### СУТЬ ЗАДАНИЯ:
Напишите продолжение приведённого ниже текста о Гердте, начиная сразу после его последнего предложения.

### ФРАГМЕНТ ТЕКСТА:
↓↓↓

Это был союз редкий — в нём не было ни ревности, ни фальши. «Я вас понимаю», — говорила Татьяна женщинам, которые восхищались её мужем. Она действительно понимала: Гердт принадлежал миру, но возвращался домой только к ней.

В те годы он стал легендой. Его приглашали озвучивать, снимать, выступать. Голос Гердта звучал, как правда, которой доверяешь. И всё равно он жил просто: любил готовить, таскал из гастролей подарки друзьям, устраивал вечера стихов. Когда кто-то просил о помощи, говорил с усмешкой: «Пошёл торговать мордой», — и шёл решать чужие проблемы.
А потом случилось то, что почти сломало эту лёгкость. Ему не было пятидесяти, когда случился инфаркт. Он работал на износ, не знал, что такое отдых. Врачи спасли его чудом — с помощью друзей, коньяка и бессонных ночей. Александр Ширвиндт потом вспоминал: «Таня сказала, что нужен ящик хорошего коньяка. Пришлось немного продать себя и чуть-чуть родину — но коньяк я достал».
Через пару месяцев Гердт снова стоял на сцене. Хромал, но улыбался. Болела нога, но держался за микрофон, будто это было единственное, что соединяет его с жизнью. Он не умел жаловаться, зато умел читать стихи.
«Колено непреклонённое»
Он мог бы уйти в покой, наслаждаться заслуженной славой, но покой был не для него. Гердт не умел без сцены. Даже когда между гастролями выпадал один свободный день, он организовывал творческие встречи, читал стихи Пастернака и Самойлова, рассказывал истории, которые не входили ни в один сценарий. Люди слушали его, затаив дыхание. Он не играл, он делился — как человек, который прожил боль и не стесняется нежности.

Стихи были его тайной страстью. Он знал их тысячи, цитировал наизусть, писал сам. Но когда друзья уговаривали его издать сборник, он отмахивался: «Слишком серьёзно отношусь к поэзии». И правда — относился как к исповеди, а не к ремеслу. Уже после его смерти вышли книги, где каждое слово звучало как строка из жизни: честно, немного грустно и без притворства.
Гердт стал символом — не из бронзы, а из человечности. Он не кичился званием фронтовика, не делал из хромоты трагедию. Наоборот, оборачивал всё в достоинство. Его нога, не сгибающаяся в колене, стала метафорой характера. Не склоняться, не подыгрывать, не вымаливать милости. Колено непреклонённое — не про тело, про дух.

↑↑↑

### ФРАГМЕНТ ДАННЫХ:
↓↓↓

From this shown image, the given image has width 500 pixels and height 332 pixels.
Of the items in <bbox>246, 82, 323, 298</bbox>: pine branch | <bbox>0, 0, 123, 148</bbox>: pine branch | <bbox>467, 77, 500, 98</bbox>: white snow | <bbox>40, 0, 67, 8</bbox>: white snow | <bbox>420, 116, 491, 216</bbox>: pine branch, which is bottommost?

↑↑↑

### РЕЗУЛЬТАТ ВЫПОЛНЕНИЯ:
В 1990-м врачи нашли онкологию. Татьяна и дочь решили молчать, не говорить ему страшного. Он продолжал работать, выступать, смеяться, подшучивать над коллегами. На людях Гердт оставался живым, остроумным, чуть уставшим — но без малейшего намёка на жалость. Когда боль стала невыносимой, жена всё-таки решилась рассказать. Он выслушал спокойно, только глаза потускнели. Больше он не шутил о смерти — просто перестал её бояться.

Последние месяцы он провёл дома, в окружении семьи и друзей. Читал, диктовал мемуары, переписывал старые заметки. Там, в рукописях, была фраза, которая точно описывает его самого:
«Муки совести не будут давать мне покоя до конца дней, но, может быть, это и есть то, что делает человека живым».
21 сентября 1996 года ему исполнилось восемьдесят. Вечер в его честь готовили, хотя он чувствовал себя плохо. Жена хотела отменить — он не позволил: «Я должен проститься с публикой».
Он сидел на сцене за столом, бледный, но улыбающийся, принимал цветы, слушал аплодисменты. А потом встал, как всегда — через боль, опершись на трость, и прочёл свои стихи.
Зал стоял. Казалось, аплодисменты не закончатся никогда. А за кулисами он рухнул — тихо, будто уснул. Через два месяца его не стало.
Татьяна прожила ещё двадцать пять лет. Воспитывала внуков, хранила письма, не позволяла выбросить старую трость. На полке — фотография, где он в светлом костюме, с прищуром, будто всё понимает раньше других.
Гердт был человеком, у которого не было врагов. В нём сочетались фронтовик и поэт, балагур и философ, мужчина, умевший любить, и артист, не боявшийся слабости. Он не был бронзовым — он был живым. И, пожалуй, именно поэтому его помнят.
Что делает человека притягательным — талант, доброта или умение оставаться собой, даже когда больно?